You need the following native programs installed:

  • yt-dlp - for downloading the media, not needed if only processing local files
  • ffmpeg - for converting and cutting media files
  • SongRec - for recognizing the songs
  • Python >= 3.9 - to run this program

The following Python packages are required:

  • loguru - logging library
  • music-tag - wrapper around Mutagen for tagging

You can use the provided Pipfile to simplify the python setup, e.g. with pipenv:

  1. Clone/download this repo and unpack if needed
  2. cd into the folder containing the main.py
  3. run pipenv shell
  4. run python main.py -h

Simple usage

You will always need 1) a media file and 2) a list of timestamps. To get 1) either download one manually or provide it via an URL supported by yt-dlp. For 2) your best bet is checking comments on the file, e.g. YouTube comments or descriptions often have a track list.

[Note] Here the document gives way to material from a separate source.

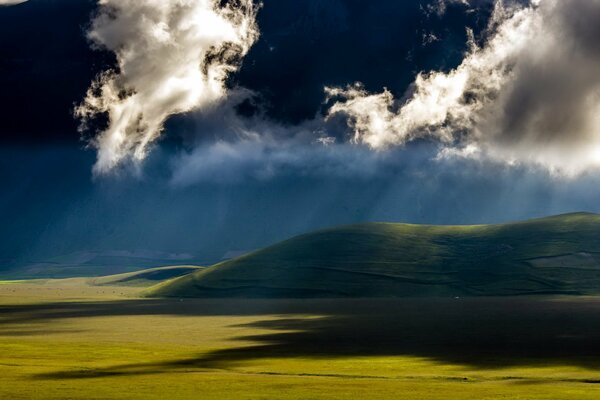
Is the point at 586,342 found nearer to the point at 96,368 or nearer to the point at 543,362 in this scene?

The simplest usage is: python main.py https://youtube.com/watch?v=<ID> timestamps.txt This will download the video, convert it into an mp3 file and split it based on the timestamps in timestamps.txt. The output will be placed in a new folder named after the video and placed next to the timestamps.txt file.

If you are browsing for videos you can use this command without having to create the timestamps file: python main.py --dest <folder_name> https://youtube.com/watch?v=<ID> stdin The program will ask you to paste the timestamps into the console. Confirm the input either with two empty lines or with EOF (CTRL+D). In this case you need to specify the destination folfder as there is no local file to use as a reference point.

In both cases a playlist named after the media file will be created next to the individual tracks. The playlist is ordered the same as in the input mix.

Timestamps

The program supports the most common formats found:

  • hh:mm:ss
  • mm:ss
  • hh.mm.ss
  • mm.ss

It will always use the first timestamp found on a line and then move to the next line. Anything after the timestamp is ignored, including other timestamps on the same line. Each timestamp marks the start of a track. Formats can be mixed in the same file.

Advanced usage

The program supports multiple options, view them with the -h switch.

As timestamps are often human created and only second accurate, there is some inherent inaccuracy. By default the program tries to hide this by fading the tracks in and out. It also cuts off a second at the beginning and end of each track. I find it less annoying to have a fade into an already started song or lose a second at the end instead of hearing the last second of a previous song before the actual song starts.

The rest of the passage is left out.